-- Work to do --
Retype all the entries word for word, but omit the pictures.

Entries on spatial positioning
* * *
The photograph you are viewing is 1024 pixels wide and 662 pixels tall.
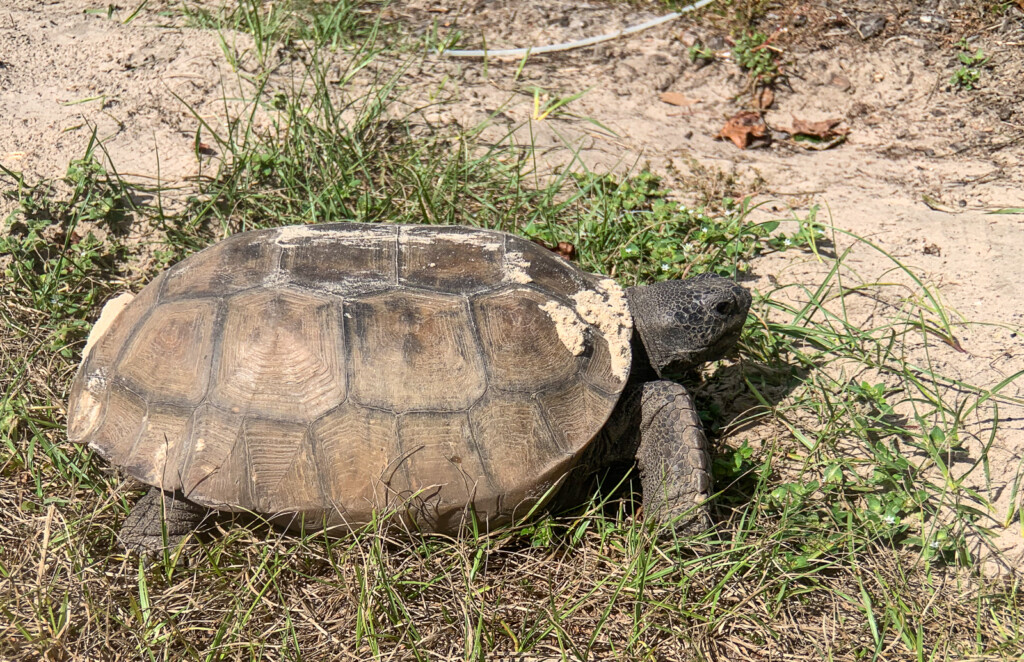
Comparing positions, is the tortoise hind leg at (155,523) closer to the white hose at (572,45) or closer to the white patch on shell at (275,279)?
the white patch on shell at (275,279)

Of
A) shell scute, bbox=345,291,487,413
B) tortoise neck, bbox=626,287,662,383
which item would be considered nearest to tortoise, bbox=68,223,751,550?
shell scute, bbox=345,291,487,413

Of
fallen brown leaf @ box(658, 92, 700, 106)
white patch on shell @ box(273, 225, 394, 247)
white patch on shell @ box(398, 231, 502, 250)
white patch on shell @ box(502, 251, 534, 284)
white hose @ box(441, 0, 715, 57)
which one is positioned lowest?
fallen brown leaf @ box(658, 92, 700, 106)

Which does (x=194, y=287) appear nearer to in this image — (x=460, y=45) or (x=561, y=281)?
(x=561, y=281)

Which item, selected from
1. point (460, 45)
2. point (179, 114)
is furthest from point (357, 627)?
point (460, 45)

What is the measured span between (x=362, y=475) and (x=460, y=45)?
14.1 ft

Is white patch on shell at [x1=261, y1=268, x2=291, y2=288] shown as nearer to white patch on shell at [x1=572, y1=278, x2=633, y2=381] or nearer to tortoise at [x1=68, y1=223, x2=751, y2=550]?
tortoise at [x1=68, y1=223, x2=751, y2=550]

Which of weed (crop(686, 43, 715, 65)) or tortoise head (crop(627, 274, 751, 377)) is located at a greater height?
weed (crop(686, 43, 715, 65))

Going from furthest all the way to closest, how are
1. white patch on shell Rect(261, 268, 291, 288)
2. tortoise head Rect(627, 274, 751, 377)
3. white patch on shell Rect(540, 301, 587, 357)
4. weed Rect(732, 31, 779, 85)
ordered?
weed Rect(732, 31, 779, 85) < tortoise head Rect(627, 274, 751, 377) < white patch on shell Rect(540, 301, 587, 357) < white patch on shell Rect(261, 268, 291, 288)

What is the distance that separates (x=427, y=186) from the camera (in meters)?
4.68

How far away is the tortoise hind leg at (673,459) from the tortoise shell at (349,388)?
0.97 ft

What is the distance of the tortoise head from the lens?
3643 mm

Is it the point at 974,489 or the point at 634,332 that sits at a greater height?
the point at 634,332

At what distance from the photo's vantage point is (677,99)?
609 cm

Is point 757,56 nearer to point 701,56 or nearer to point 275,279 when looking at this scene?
point 701,56
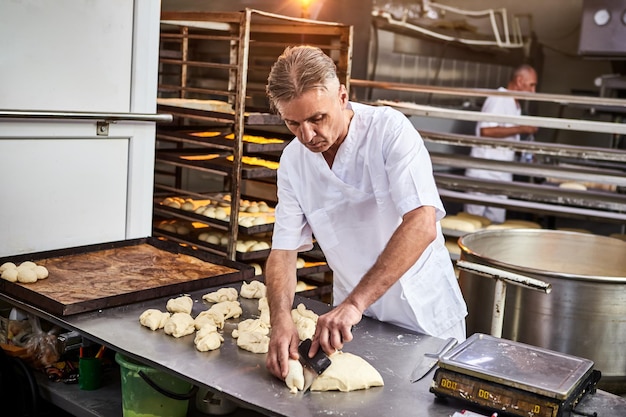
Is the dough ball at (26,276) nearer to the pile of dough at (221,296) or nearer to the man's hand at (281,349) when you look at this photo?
the pile of dough at (221,296)

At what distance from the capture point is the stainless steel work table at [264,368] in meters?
1.84

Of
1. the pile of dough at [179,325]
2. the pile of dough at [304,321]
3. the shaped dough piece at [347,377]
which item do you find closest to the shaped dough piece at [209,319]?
the pile of dough at [179,325]

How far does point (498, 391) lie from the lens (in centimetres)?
178

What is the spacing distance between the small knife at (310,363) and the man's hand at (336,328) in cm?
3

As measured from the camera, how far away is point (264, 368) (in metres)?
2.08

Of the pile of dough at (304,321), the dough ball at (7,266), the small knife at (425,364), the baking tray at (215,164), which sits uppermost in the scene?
* * *
-- Solution for this task --
The photograph you are viewing is 1024 pixels wide and 662 pixels tall.
Comparing positions, is the tortoise hind leg at (155,523) closer to the white hose at (572,45) or closer to the white patch on shell at (275,279)?
the white patch on shell at (275,279)

Of
A) shell scute, bbox=345,291,487,413
B) tortoise neck, bbox=626,287,662,383
which item would be considered nearest to tortoise, bbox=68,223,751,550?
shell scute, bbox=345,291,487,413

Of
fallen brown leaf @ box(658, 92, 700, 106)
white patch on shell @ box(273, 225, 394, 247)
white patch on shell @ box(398, 231, 502, 250)
white patch on shell @ box(502, 251, 534, 284)
white hose @ box(441, 0, 715, 57)
which one is positioned lowest?
fallen brown leaf @ box(658, 92, 700, 106)

Which does (x=194, y=287) appear nearer to in this image — (x=460, y=45) or (x=561, y=281)?
(x=561, y=281)

Which item, selected from
1. point (460, 45)
2. point (179, 114)
is furthest from point (357, 627)?
point (460, 45)

What is the measured span between (x=362, y=475) and (x=460, y=45)?
14.1 ft

Is white patch on shell at [x1=261, y1=268, x2=291, y2=288] shown as nearer to white patch on shell at [x1=572, y1=278, x2=633, y2=381] or nearer to tortoise at [x1=68, y1=223, x2=751, y2=550]?
tortoise at [x1=68, y1=223, x2=751, y2=550]

Which of weed (crop(686, 43, 715, 65)) or tortoise head (crop(627, 274, 751, 377)) is located at a greater height?
weed (crop(686, 43, 715, 65))

Going from furthest all the way to closest, how are
1. white patch on shell Rect(261, 268, 291, 288)
2. tortoise head Rect(627, 274, 751, 377)
3. white patch on shell Rect(540, 301, 587, 357)
4. weed Rect(732, 31, 779, 85)
ordered?
weed Rect(732, 31, 779, 85) < tortoise head Rect(627, 274, 751, 377) < white patch on shell Rect(540, 301, 587, 357) < white patch on shell Rect(261, 268, 291, 288)

What is the distance that separates (x=427, y=186) from the camera (in meters)?
4.68

How far away is the tortoise hind leg at (673,459) from the tortoise shell at (349,388)?
0.97 ft

What is the distance of the tortoise head from the lens?
3643 mm

Is it the point at 974,489 or the point at 634,332 that sits at a greater height?
the point at 634,332

At what distance from the photo's vantage point is (677,99)?
609 cm

Is point 757,56 nearer to point 701,56 or nearer to point 275,279 when looking at this scene?
point 701,56
Is the dough ball at (26,276) nearer to the pile of dough at (221,296) or nearer to the man's hand at (281,349) when you look at this photo?
the pile of dough at (221,296)

At what distance from the capture point is the stainless steel work table at [264,368] in meters?
1.84

Of
1. the pile of dough at [179,325]
2. the pile of dough at [304,321]
3. the shaped dough piece at [347,377]
which item do you find closest to the shaped dough piece at [209,319]?
the pile of dough at [179,325]

How far does point (498, 391) lie from the lens (in centimetres)?
178

What is the spacing distance between the small knife at (310,363) and the man's hand at (336,328) in cm?
3

As measured from the camera, how far away is point (264, 368) (in metres)?
2.08

Of the pile of dough at (304,321), the dough ball at (7,266), the small knife at (425,364), the baking tray at (215,164), which sits uppermost in the scene?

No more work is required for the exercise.